As outlined above, we can use several different join types in Sigma. I will compare two to show the implications of your join type. With a left join, I am selecting all rows that my left table has matches. In the first example above, we are only pulling in customers with Cust Keys that exist in PLUGS_ELECTRONICS_HANDS_ON_LAB_DATA. Since there are 100 keys that do not exist in PLUGS_ELECTRONICS_HANDS_ON_LAB_DATA, these customers will not be included in our data set. This is a left join.
On the other hand, if we choose a right join, we will bring in the Cust Keys that do not exist in the left table. Since D_CUSTOMER is on the right, we are bringing in all Cust Keys on the right. This will include the 100 keys with no matches since we specified a right join. We will still bring in all rows on the left table, PLUGS_ELECTRONICS_HANDS_ON_LAB_DATA, but we will also bring in the Cust Keys that were omitted in the left join. In this example, this is a right join.
Now that you have learned about joins and performed a join, simply click “Preview Output” in the top right corner to preview your new joined data.
You can then click done, bringing your newly joined data into Sigma, where you can perform analysis on the table. You can create child elements from this newly joined table, like pivot tables or data visualizations, and bring your Snowflake data to life.
Joins are fairly straightforward in Sigma, as long as you know where to look. With this blog, you will be equipped to understand what joins are, how to do them in Sigma, and how to build child elements off of your newly joined data.

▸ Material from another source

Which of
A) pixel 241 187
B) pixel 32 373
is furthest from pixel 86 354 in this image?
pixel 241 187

Data modeling can be difficult for those newer in their analytics journey. If you have questions on how Sigma can help your organization, we are here for you with our team of expert consultants. Reach out to us today!
Great question. Lookups are typically for ad hoc analysis and will return one answer per row; joins are for more productionalized data sets and can return multiple results per row. Be sure to check out our lookups vs. joins blog that covers this exact question.
Not all account types in Sigma can do joins and model data as outlined above. You must be a Creator or have Admin rights to be able to perform joins and create a production-ready data set.